> [Extract]
One-fifty-five Burton Place was hidden behind a pebbled wall studded with shards of multicolored tiles. An archway held an ornate black wrought iron gate, which was left ajar. I walked into yet another Wonderland, a Gaudi-inspired habitat, the two-story buildings stuccoed white and red-shingled, with ornate mosaics and stained glass windows. The apartments looked like mushrooms that had just sprung up around the cobblestone courtyard. There wasn’t a square edge in the place. Staircases curled around turrets and the dark wood doors were rounded at the top, with heavy medieval knockers. If Bilbo Baggins had owned a city pied-a-terre, it would have looked like a Burton Place apartment.

It was easy to find the door with the brass numeral 1. Boz Skaggs was blasting forth too loudly for a knock to be heard, so I let myself into a large living room, low-ceilinged with dark wooden beams, nubby orange sofas and ottomans, and dim lighting. Men and women were scattered about, no one over 35, everyone was drinking and smoking something.

George materialized. “It’s Gay, right?” I did have my stupid name necklace on as a reminder.

“Stick out your tongue.” George placed a small, gritty pill in my mouth and said, “It’s MDA — kind of like acid,” which was fine with me. Like Alice with her iced cake, I swallowed it.

Even with her clothes on, I recognized another model from that afternoon’s fake orgy and headed over to make modeling small talk. My way was blocked by a man with too much nose and not enough hair, wearing a pink bowling shirt with “Carl” stitched on the pocket, and the kind of black and metal eyeglasses the nerdy math boys in high school clung to after everyone else had moved on to wire rims. “I’m Michael Trossman, artist and resident wit. And you are…?”

Michael was an illustrator and lived in one of those Hobbit-like apartments. He backed me into a corner and held me captive there. He was cracking wise, keeping me amused, and then the drugs kicked in. “Wow,” I said. Michael grinned. “Don’t drink too much. I’ll get you a beer.”

Before my brain left the building, I made myself promise that I would not sleep with anyone at this party, despite the erotic feeling of oneness and love I suddenly had for all of them. It was Love Potion No. 9; I would have kissed a cop. A look around the room proved that everyone was feeling the same chemical bliss; couples were dancing, gazing into each other’s eyes, stroking faces and hair, preludes to a kiss and more. It was a real life version of the fake orgy I had been in that afternoon.

Michael, the guy closest to me — actually a little too close — was not my type: those glasses, that nose, his hairline in full retreat. But the psychic tendrils of MDA wove their way from him toward me, disturbing the air. Then through the fog of drugs and the buzz of sexual arousal, up popped the memory of Gerry begging me to hit him, and my libido shriveled up and ran away.

> [Dataset extract]
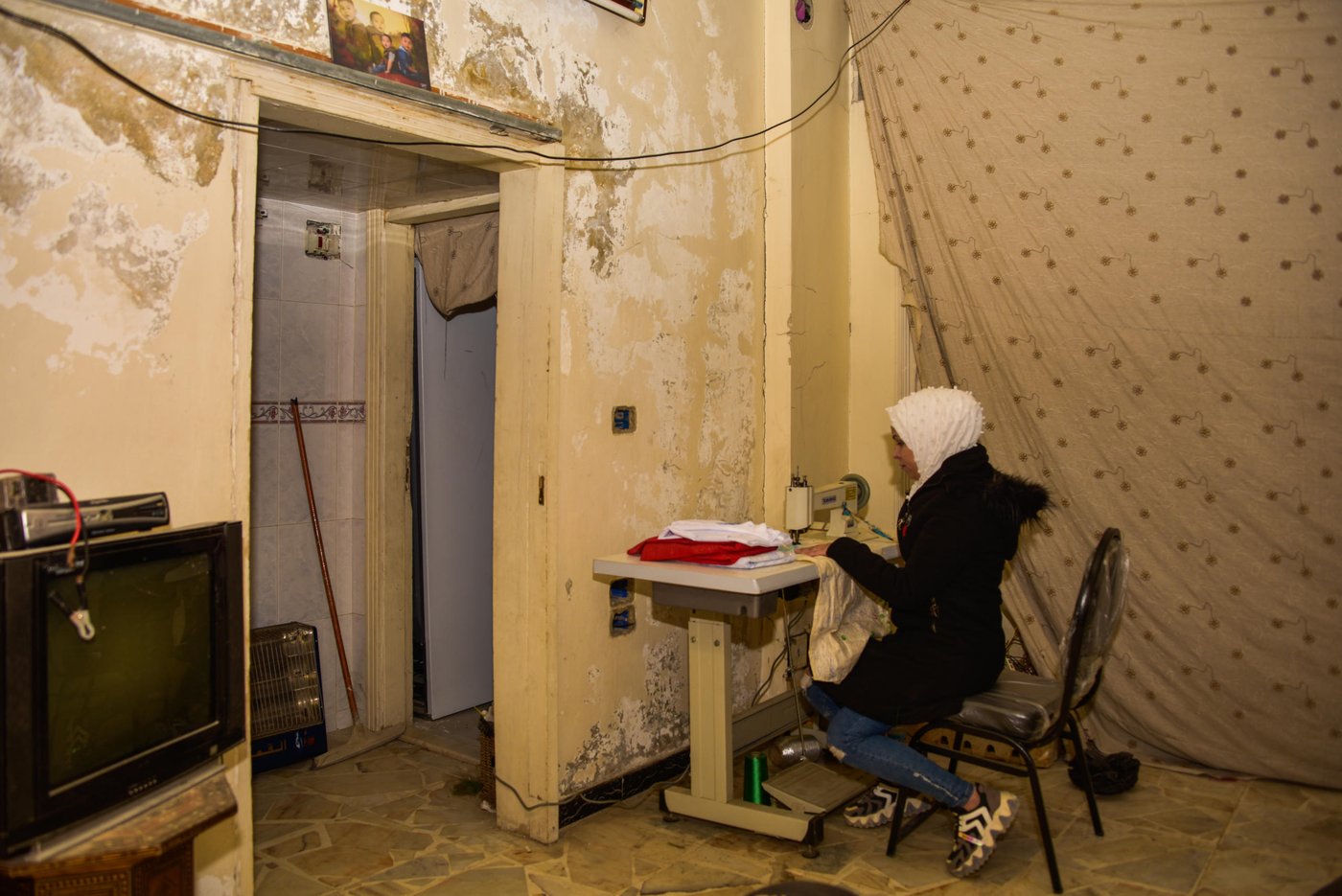 Woman working with her much-loved sewing machine.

> [Assignment 1] Reproduce the passage starting at "It was easy" and ending at "I swallowed it.", substituting "sitting room" for "living room".
> [Assignment 2]
Answer these questions from the passage:
(a) What brass numeral marked the door the narrator looked for?
(b) What name was stitched on the pocket of Michael Trossman's shirt?
(c) What did George say the pill he gave the narrator was?
The listing above comes from a source separate from the passage.

> [Task result 1]
It was easy to find the door with the brass numeral 1. Boz Skaggs was blasting forth too loudly for a knock to be heard, so I let myself into a large sitting room, low-ceilinged with dark wooden beams, nubby orange sofas and ottomans, and dim lighting. Men and women were scattered about, no one over 35, everyone was drinking and smoking something.

George materialized. “It’s Gay, right?” I did have my stupid name necklace on as a reminder.

“Stick out your tongue.” George placed a small, gritty pill in my mouth and said, “It’s MDA — kind of like acid,” which was fine with me. Like Alice with her iced cake, I swallowed it.

> [Task result 2]
(a) The brass numeral 1.
(b) "Carl."
(c) MDA.